Uma destas áreas é a Ilha Pura, na região da Barra, que já está em construção. Segundo Maurício Cruz, diretorgeral do empreendimento, a ideia é oferecer toda a comodidade de um bairro, com edifícios comerciais, lojas, shoppings e até escolas e creches. Tudo isso dentro do condomínio e onde se possa fazer tudo a pé:

– Existe uma máxima no mercado imobiliário de que os três principais fatores na hora de se escolher um imóvel são: localização, localização e localização. Além de oferecer esta estrutura, cujo objetivo é criar um conceito de um bairro, também realizamos ações mostrando os benefícios da região da Barra da Tijuca como um todo, destacando as opções de serviços locais.

INVESTIMENTO EM REVITALIZAÇÃO

Já a Construtora Concal fez uma abordagem diferente em São Cristóvão, na Zona Norte, onde constrói um empreendimento comercial. Ao invés de campanhas que mostrassem o que já existe no bairro, a empresa apostou na própria revitalização da área.

Através de uma comissão de revitalização, a companhia contribuiu para a melhoria da iluminação ao redor da Quinta da Boa Vista, e investiu R$ 500 mil na revitalização do Pagode Chinês, monumento dentro do parque. Além disso, a Concal criou também um “Guia dos museus” da área. Osociólogo Ricardo Ferreira Freitas, professor da Escola de Comunicação da Universidade Estadual do Rio de Janeiro ( Uerj), lembra que os condomínios fechados, que oferecem a infraestrutura de um bairro, dentro de seus espaços internos, têm se expandido para outras regiões, como o Méier e Penha.

Apesar de ser uma tendência em diversas cidades, Freitas acredita que, no Rio, a busca por espaços públicos tem crescido e, no futuro, um conflito entre os que desejam vivenciar a cidade e os que optarem pelo que chama de “cidades assépticas” pode aumentar.

– Na década de 90, este tipo de residência, muito por conta da ascensão da violência na cidade, se tornou um sonho de consumo para muitos. Mas, hoje, a gente já vê um movimento de reconquista do espaço público no Rio, dos locais de compartilhamento, em que todos possam usufruir.

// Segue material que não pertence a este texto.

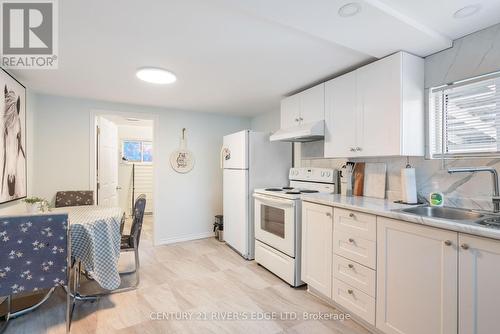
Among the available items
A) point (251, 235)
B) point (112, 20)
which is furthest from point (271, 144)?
point (112, 20)

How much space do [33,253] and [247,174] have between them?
87.4 inches

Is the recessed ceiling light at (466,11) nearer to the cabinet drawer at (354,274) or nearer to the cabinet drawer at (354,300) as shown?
the cabinet drawer at (354,274)

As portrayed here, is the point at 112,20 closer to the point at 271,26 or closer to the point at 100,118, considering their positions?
the point at 271,26

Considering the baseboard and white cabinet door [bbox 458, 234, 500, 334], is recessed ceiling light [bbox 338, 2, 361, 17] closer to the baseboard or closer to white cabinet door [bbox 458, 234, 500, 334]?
white cabinet door [bbox 458, 234, 500, 334]

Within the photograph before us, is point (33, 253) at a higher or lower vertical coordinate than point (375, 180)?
lower

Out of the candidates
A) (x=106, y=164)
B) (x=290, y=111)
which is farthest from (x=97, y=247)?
(x=290, y=111)

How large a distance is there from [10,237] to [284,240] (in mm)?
2220

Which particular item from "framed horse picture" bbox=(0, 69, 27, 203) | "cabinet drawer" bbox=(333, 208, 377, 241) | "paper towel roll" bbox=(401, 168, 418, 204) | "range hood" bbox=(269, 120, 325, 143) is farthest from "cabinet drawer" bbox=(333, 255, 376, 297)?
"framed horse picture" bbox=(0, 69, 27, 203)

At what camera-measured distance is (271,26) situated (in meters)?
1.67

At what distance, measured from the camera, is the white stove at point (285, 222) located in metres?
2.52

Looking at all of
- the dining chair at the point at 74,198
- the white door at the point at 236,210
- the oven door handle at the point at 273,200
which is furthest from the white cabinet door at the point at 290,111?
the dining chair at the point at 74,198

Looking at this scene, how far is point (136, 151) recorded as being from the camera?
6117 mm

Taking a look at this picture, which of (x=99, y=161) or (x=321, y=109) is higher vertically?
(x=321, y=109)

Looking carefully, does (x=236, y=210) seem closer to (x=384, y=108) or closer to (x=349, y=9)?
(x=384, y=108)
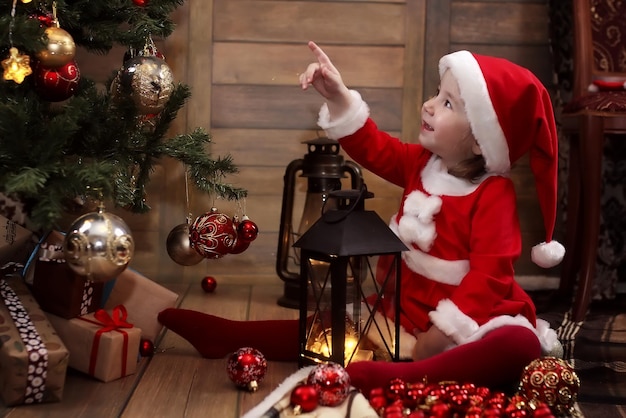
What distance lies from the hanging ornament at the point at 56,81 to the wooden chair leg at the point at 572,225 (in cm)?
141

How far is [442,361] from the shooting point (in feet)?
4.62

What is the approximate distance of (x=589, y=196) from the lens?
2055 millimetres

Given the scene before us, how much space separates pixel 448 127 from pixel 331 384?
594 millimetres

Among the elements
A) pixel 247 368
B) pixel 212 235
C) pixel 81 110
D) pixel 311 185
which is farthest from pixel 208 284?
pixel 81 110

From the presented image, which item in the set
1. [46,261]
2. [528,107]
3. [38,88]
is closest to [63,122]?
[38,88]

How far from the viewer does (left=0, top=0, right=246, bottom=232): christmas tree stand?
1.31 meters

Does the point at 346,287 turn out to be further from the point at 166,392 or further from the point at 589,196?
the point at 589,196

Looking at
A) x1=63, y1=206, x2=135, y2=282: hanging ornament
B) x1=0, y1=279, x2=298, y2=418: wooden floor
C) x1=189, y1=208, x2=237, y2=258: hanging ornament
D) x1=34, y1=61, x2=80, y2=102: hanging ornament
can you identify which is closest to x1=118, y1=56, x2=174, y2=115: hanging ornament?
x1=34, y1=61, x2=80, y2=102: hanging ornament

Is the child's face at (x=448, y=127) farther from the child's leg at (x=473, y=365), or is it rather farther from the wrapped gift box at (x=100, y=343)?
the wrapped gift box at (x=100, y=343)

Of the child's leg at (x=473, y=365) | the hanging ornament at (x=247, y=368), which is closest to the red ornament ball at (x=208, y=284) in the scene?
the hanging ornament at (x=247, y=368)

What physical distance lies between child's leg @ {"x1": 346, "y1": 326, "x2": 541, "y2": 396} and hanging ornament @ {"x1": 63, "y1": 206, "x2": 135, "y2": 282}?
43 centimetres

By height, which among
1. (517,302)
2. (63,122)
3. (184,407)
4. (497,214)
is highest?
(63,122)

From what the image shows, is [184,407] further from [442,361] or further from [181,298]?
[181,298]

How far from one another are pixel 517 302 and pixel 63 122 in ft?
2.91
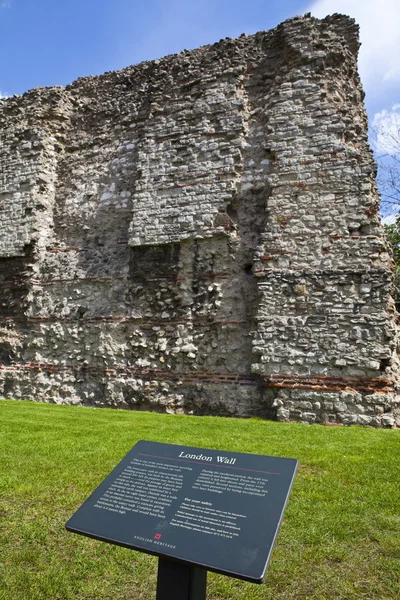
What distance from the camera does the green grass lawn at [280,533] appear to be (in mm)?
3066

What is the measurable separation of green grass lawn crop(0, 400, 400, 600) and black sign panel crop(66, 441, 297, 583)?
0.95 meters

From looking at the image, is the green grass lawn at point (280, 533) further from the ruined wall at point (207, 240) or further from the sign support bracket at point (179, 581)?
the ruined wall at point (207, 240)

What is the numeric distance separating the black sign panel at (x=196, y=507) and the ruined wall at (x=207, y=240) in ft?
17.8

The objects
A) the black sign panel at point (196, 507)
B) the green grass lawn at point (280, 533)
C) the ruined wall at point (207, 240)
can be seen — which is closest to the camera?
the black sign panel at point (196, 507)

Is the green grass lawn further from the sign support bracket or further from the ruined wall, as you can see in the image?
the ruined wall

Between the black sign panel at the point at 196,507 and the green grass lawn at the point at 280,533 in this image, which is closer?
the black sign panel at the point at 196,507

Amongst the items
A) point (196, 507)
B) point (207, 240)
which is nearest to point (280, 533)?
point (196, 507)

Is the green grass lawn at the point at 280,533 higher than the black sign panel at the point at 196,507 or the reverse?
the reverse

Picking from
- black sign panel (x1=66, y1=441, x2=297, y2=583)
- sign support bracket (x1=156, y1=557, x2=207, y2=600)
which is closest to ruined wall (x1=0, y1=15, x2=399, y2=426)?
black sign panel (x1=66, y1=441, x2=297, y2=583)

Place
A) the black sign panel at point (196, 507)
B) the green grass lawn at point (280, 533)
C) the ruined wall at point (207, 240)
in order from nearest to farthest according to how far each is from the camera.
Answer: the black sign panel at point (196, 507)
the green grass lawn at point (280, 533)
the ruined wall at point (207, 240)

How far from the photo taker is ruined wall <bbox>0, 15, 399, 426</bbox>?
7.90 meters

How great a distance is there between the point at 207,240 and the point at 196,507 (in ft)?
23.5

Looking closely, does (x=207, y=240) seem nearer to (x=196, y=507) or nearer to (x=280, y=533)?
(x=280, y=533)

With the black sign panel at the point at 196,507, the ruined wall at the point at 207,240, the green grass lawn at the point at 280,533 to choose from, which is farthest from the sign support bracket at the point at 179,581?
the ruined wall at the point at 207,240
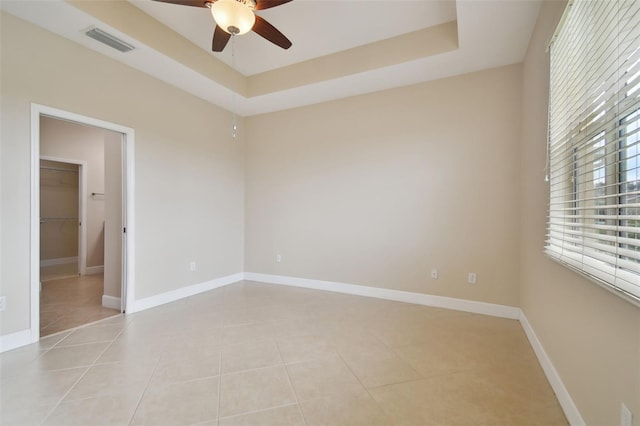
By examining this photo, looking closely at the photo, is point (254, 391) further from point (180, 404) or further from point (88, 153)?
point (88, 153)

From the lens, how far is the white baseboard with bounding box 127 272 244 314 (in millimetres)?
3451

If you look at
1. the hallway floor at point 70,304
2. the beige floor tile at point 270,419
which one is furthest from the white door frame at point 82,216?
the beige floor tile at point 270,419

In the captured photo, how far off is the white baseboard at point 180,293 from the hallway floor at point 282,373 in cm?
16

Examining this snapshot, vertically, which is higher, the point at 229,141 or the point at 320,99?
the point at 320,99

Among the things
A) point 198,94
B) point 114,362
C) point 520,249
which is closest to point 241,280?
point 114,362

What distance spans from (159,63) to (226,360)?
3.19 m

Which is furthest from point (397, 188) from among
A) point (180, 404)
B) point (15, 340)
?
point (15, 340)

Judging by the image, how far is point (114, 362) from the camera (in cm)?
226

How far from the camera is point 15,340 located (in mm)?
2471

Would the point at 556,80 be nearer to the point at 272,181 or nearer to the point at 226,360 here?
the point at 226,360

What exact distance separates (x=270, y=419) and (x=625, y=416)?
1614 mm

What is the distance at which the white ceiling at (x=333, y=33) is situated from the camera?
245 centimetres

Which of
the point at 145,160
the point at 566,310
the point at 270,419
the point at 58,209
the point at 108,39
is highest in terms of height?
the point at 108,39

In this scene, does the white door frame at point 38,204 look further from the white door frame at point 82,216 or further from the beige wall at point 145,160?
the white door frame at point 82,216
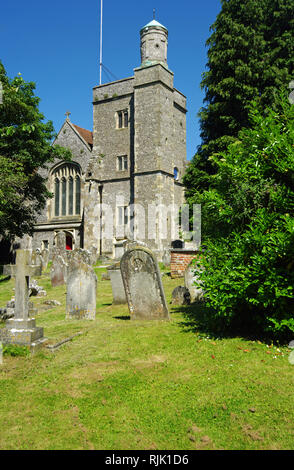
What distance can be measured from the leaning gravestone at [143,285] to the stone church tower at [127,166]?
706 inches

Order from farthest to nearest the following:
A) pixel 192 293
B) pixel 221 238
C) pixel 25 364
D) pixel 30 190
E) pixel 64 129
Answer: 1. pixel 64 129
2. pixel 30 190
3. pixel 192 293
4. pixel 221 238
5. pixel 25 364

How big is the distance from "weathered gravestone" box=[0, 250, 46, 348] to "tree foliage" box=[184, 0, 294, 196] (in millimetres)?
13792

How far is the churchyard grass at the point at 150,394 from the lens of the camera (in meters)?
3.31

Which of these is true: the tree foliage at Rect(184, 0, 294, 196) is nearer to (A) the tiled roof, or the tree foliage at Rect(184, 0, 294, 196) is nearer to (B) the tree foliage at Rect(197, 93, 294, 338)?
(B) the tree foliage at Rect(197, 93, 294, 338)

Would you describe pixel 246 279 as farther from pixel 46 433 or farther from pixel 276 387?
pixel 46 433

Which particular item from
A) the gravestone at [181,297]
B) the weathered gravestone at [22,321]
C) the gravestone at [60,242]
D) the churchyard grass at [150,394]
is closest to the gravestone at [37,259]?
the gravestone at [60,242]

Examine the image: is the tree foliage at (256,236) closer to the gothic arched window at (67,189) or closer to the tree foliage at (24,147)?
the tree foliage at (24,147)

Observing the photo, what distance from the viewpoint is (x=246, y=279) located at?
5496 millimetres

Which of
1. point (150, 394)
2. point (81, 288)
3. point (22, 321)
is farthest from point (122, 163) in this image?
point (150, 394)

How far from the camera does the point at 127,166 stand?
97.9 feet

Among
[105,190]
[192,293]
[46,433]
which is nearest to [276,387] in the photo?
[46,433]

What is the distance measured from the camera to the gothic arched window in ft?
102

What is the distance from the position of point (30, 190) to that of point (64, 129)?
11321 mm

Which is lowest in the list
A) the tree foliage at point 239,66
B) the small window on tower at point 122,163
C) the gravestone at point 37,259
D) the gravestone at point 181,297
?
the gravestone at point 181,297
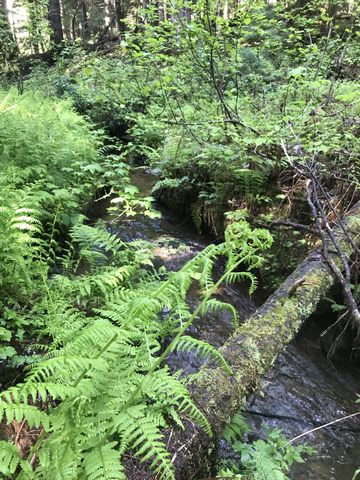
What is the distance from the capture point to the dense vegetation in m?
1.53

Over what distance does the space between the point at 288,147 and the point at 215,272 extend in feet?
7.40

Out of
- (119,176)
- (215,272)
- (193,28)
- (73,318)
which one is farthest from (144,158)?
(73,318)

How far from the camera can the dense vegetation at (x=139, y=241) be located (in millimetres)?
1532

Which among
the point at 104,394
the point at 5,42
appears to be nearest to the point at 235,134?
the point at 104,394

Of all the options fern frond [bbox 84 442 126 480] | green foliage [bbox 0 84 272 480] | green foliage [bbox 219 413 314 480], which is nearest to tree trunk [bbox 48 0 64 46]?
green foliage [bbox 0 84 272 480]

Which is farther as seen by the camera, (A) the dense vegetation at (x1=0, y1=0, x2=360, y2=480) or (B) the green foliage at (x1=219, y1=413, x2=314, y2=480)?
(B) the green foliage at (x1=219, y1=413, x2=314, y2=480)

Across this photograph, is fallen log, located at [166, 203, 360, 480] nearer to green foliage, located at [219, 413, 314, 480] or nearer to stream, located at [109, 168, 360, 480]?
green foliage, located at [219, 413, 314, 480]

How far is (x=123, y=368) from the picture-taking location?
1922 mm

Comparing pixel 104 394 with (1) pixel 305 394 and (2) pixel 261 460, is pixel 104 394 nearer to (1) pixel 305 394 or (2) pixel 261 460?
(2) pixel 261 460

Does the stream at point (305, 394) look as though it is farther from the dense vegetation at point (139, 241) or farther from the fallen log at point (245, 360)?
the fallen log at point (245, 360)

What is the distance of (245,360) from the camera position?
107 inches

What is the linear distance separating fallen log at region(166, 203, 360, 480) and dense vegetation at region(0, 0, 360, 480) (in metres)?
0.11

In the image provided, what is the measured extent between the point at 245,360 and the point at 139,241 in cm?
197

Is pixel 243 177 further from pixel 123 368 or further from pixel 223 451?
pixel 123 368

Foi exatamente a busca por um local onde sua filha “pudesse brincar na rua” que atraiu a socióloga Gabriela Santos para Lins de Vasconcelos, no subúrbio. Para ela, a definição de boa vizinhança passa pela relação com os outros moradores dos bairros.

– Sou do interior e sempre busquei algo parecido aqui no Rio, de ter aquele vizinho que desse para pedir açúcar, ou uma rua em que minha filha tivesse amigos da casa ao lado.

Mas, com “o crescimento absurdo da violência” no bairro, ela resolveu se mudar para a Usina onde se sente mais segura. E perto da família.

– Não é a mesma coisa. Nunca quis mudar. Às vezes, a gente tem uma ideia de boa vizinhança, mas não consegue encontrar um local que esteja em nossas expectativas. Faz parte. Para mim, a boa vizinhança é aquela onde a gente se sente feliz e bem acolhido. O resto é perfumaria.

Já para o economista Caio Torres, a melhor vizinhança, em uma metrópole como o Rio, é aquela que consegue aliar uma oferta “razoável” de serviços com uma distância curta até o trabalho, para evitar engarrafamentos.

Como trabalha no Centro, o carioca resolveu sair da Tijuca para a Glória e encurtou a viagem diária em meia hora:

– Acho que a boa vizinhança é aquela em que você consegue adaptar melhor o seu estilo de vida com o bairro, que tenha opções que combinem com a sua identidade.